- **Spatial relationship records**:
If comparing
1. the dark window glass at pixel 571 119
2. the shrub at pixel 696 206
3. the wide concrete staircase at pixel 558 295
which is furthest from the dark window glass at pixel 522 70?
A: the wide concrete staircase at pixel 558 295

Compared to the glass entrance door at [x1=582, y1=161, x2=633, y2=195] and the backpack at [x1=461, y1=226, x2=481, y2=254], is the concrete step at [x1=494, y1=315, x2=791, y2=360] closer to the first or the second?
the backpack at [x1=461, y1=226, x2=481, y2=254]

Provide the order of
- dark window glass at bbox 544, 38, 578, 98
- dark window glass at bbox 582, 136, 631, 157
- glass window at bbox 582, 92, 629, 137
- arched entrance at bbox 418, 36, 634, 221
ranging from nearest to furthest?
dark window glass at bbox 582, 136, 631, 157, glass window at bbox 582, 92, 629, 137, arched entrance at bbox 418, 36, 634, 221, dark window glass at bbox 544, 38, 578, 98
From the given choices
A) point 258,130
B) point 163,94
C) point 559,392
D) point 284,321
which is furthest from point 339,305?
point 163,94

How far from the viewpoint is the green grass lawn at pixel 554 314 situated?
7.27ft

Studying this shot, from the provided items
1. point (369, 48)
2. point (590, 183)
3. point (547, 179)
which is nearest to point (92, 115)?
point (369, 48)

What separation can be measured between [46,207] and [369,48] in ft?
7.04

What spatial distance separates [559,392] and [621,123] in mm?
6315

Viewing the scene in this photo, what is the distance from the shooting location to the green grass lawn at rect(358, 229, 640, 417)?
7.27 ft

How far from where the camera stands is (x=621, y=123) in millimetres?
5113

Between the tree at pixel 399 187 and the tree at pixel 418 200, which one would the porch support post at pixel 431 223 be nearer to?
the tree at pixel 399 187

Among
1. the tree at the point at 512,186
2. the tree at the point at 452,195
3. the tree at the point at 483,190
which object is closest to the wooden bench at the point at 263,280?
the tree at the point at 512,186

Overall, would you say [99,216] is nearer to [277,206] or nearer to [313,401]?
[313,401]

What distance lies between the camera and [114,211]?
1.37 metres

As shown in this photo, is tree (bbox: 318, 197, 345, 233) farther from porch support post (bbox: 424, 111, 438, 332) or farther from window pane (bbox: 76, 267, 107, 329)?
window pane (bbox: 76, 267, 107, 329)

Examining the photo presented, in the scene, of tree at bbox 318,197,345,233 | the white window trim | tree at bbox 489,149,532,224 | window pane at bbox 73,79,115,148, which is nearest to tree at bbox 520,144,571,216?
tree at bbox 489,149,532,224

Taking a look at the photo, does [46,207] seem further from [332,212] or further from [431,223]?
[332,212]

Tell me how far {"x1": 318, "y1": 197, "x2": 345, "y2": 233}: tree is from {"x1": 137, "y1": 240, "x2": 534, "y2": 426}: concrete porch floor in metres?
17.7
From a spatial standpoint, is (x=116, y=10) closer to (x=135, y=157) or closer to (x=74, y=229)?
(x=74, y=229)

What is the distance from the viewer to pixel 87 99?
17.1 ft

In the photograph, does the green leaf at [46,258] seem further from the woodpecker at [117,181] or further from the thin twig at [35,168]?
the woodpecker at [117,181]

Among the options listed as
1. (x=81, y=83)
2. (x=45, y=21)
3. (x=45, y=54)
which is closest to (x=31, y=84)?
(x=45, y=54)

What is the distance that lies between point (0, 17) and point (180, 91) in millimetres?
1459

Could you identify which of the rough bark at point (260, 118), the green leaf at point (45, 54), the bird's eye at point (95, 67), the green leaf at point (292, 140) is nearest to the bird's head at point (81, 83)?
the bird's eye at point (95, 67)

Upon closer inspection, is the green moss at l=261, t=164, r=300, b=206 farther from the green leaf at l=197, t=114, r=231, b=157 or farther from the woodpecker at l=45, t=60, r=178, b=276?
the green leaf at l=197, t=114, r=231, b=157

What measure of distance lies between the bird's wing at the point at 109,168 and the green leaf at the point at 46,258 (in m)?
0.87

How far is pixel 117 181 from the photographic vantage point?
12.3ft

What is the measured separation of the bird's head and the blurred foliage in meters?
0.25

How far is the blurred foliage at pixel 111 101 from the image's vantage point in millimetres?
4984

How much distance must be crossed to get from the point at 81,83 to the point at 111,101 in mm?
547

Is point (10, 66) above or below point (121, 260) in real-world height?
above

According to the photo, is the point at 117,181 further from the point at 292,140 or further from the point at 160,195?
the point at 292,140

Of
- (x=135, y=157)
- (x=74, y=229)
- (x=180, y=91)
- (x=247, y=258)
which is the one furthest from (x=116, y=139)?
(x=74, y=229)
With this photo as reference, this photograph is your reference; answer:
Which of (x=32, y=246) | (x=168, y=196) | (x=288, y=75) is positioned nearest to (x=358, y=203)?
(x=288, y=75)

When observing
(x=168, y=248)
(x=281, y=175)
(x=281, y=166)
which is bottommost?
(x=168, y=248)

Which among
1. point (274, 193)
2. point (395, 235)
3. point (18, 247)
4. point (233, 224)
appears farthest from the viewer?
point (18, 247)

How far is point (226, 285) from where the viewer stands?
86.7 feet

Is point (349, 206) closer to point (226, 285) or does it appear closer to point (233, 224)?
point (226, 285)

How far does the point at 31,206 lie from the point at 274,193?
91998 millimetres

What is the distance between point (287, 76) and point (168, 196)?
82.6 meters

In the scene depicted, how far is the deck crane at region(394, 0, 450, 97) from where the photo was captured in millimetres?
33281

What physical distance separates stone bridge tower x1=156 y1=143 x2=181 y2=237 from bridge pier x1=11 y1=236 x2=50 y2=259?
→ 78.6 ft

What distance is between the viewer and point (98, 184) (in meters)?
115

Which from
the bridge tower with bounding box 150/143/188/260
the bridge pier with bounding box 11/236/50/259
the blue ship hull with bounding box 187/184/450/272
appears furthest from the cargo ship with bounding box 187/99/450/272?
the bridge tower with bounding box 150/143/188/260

- **AIM OF THE TASK**: Please select every line of the material above that contains the word "foliage", and copy each one out. Case counts.

- **ANSWER TO THE EXERCISE**:
What is the measured separation of the bird's head and the blurred foliage in meters?
How far is the blurred foliage at pixel 111 101 from the image's vantage point in millimetres?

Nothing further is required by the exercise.